Zhao Qihang, Wang Qiang, Yao Qinghua, Yang Zhengdong, Li Wenfang, Cheng Xiaojie, Wen Yingling, Chen Rong, Xu Junfang, Wang Xuanying, Qin Dexiang, Zhu Shuyang, He Liujie, Li Nan, Wu Yanfeng, Yu Yizhi, Cao Xuetao, Wang Pin
National Key Laboratory of Immunity & Inflammation, Second Military Medical University, Shanghai, China.
Department of Urology, People's Hospital, Peking University, Beijing, China.
Cell Res. 2025 Feb;35(2):97-116. doi: 10.1038/s41422-024-01060-w. Epub 2025 Jan 6.

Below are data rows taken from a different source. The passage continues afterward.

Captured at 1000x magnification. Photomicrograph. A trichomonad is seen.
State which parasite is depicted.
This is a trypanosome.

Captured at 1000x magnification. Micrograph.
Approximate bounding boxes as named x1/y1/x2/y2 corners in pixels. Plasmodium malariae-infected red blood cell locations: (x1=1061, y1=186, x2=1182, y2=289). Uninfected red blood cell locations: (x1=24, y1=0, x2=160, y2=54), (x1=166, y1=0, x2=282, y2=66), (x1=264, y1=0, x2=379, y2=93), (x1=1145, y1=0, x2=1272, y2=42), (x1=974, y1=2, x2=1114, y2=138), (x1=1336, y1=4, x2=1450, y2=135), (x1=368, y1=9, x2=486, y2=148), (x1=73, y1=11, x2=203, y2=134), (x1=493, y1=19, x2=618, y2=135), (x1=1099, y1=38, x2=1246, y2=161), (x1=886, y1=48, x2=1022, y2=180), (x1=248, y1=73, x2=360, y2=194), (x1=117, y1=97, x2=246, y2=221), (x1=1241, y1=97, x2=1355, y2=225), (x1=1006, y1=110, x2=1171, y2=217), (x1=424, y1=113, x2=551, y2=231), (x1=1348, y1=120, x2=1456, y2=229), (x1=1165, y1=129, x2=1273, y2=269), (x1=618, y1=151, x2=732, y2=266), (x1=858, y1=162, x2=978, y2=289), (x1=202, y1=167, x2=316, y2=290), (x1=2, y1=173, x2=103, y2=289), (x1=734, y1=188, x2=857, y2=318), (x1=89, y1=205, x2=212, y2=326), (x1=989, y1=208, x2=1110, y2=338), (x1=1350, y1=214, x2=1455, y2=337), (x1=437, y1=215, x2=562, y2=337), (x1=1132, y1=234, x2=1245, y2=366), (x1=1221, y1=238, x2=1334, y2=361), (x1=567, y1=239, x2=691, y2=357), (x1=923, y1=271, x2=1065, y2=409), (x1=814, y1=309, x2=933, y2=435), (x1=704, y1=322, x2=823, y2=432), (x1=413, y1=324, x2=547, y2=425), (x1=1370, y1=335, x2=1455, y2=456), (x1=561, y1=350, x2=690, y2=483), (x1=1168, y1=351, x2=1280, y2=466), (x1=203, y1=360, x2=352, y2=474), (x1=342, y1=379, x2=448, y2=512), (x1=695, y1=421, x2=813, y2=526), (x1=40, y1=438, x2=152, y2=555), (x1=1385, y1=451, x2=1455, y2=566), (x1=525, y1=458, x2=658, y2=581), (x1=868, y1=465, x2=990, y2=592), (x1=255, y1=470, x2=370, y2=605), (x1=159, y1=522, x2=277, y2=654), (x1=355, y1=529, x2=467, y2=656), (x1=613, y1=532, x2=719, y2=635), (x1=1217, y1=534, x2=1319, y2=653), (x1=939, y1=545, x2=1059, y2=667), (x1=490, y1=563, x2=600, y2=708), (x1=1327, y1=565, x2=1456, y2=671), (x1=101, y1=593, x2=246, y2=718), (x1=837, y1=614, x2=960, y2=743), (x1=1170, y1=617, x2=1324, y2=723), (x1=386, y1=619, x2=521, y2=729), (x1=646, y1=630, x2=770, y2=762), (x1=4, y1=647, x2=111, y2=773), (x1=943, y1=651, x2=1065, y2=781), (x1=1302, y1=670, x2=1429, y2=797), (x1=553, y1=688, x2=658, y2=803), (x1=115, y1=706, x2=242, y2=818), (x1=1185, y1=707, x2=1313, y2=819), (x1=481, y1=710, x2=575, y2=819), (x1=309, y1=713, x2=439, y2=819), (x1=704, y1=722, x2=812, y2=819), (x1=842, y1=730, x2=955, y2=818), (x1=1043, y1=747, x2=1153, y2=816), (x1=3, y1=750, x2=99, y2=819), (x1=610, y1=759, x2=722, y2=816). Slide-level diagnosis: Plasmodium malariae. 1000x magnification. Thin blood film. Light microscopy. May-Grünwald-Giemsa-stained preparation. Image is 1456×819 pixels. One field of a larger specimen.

Immunometabolism is critical in the regulation of immunity and inflammation; however, the mechanism of preventing aberrant activation-induced immunopathology remains largely unclear. Here, we report that glyoxalase II (GLO2) in the glycolysis branching pathway is specifically downregulated by NF-κB signaling during innate immune activation via tristetraprolin (TTP)-mediated mRNA decay. As a result, its substrate S-D-lactoylglutathione (SLG) accumulates in the cytosol and directly induces D-lactyllysine modification of proteins. This nonenzymatic lactylation by SLG is greatly facilitated by a nearby cysteine residue, as it initially reacts with SLG to form a reversible S-lactylated thiol intermediate, followed by SN-transfer of the lactyl moiety to a proximal lysine. Lactylome profiling identifies 2255 lactylation sites mostly in cytosolic proteins of activated macrophages, and global protein structure analysis suggests that proximity to a cysteine residue determines the susceptibility of lysine to SLG-mediated D-lactylation. Furthermore, lactylation is preferentially enriched in proteins involved in immune activation and inflammatory pathways, and D-lactylation at lysine 310 (K310) of RelA attenuates inflammatory signaling and NF-κB transcriptional activity to restore immune homeostasis. Accordingly, TTP-binding site mutation or overexpression of GLO2 in vivo blocks this feedback lactylation in innate immune cells and promotes inflammation, whereas genetic deficiency or pharmacological inhibition of GLO2 restricts immune activation and attenuates inflammatory immunopathology both in vitro and in vivo. Importantly, dysregulation of the GLO2/SLG/D-lactylation regulatory axis is closely associated with human inflammatory phenotypes. Overall, our findings uncover an immunometabolic feedback loop of SLG-induced nonenzymatic D-lactylation and implicate GLO2 as a promising target for combating clinical inflammatory disorders.
免疫代谢在免疫和炎症调节中至关重要;然而,防止异常激活诱导的免疫病理的机制在很大程度上仍不清楚。在此,我们报告糖酵解分支途径中的乙二醛酶II(GLO2)在先天免疫激活过程中通过锌指蛋白36(TTP)介导的mRNA降解被NF-κB信号特异性下调。结果,其底物S-D-乳酰谷胱甘肽(SLG)在细胞质中积累,并直接诱导蛋白质的D-乳酰赖氨酸修饰。SLG的这种非酶促乳酰化在附近的半胱氨酸残基的极大促进下发生,因为它最初与SLG反应形成可逆的S-乳酰化硫醇中间体,随后乳酰部分通过SN-转移至近端赖氨酸。乳酰化组分析确定了2255个乳酰化位点,主要位于活化巨噬细胞的胞质蛋白中,整体蛋白质结构分析表明,靠近半胱氨酸残基决定了赖氨酸对SLG介导的D-乳酰化的敏感性。此外,乳酰化优先富集于参与免疫激活和炎症途径的蛋白质中,RelA赖氨酸310(K310)处的D-乳酰化减弱炎症信号和NF-κB转录活性以恢复免疫稳态。因此,TTP结合位点突变或体内GLO2的过表达阻断了先天免疫细胞中的这种反馈性乳酰化并促进炎症,而GLO2的基因缺陷或药理学抑制在体外和体内均限制免疫激活并减轻炎症性免疫病理。重要的是,GLO2/SLG/D-乳酰化调节轴的失调与人类炎症表型密切相关。总体而言,我们的发现揭示了SLG诱导的非酶促D-乳酰化的免疫代谢反馈回路,并表明GLO2是对抗临床炎症性疾病的有希望的靶点。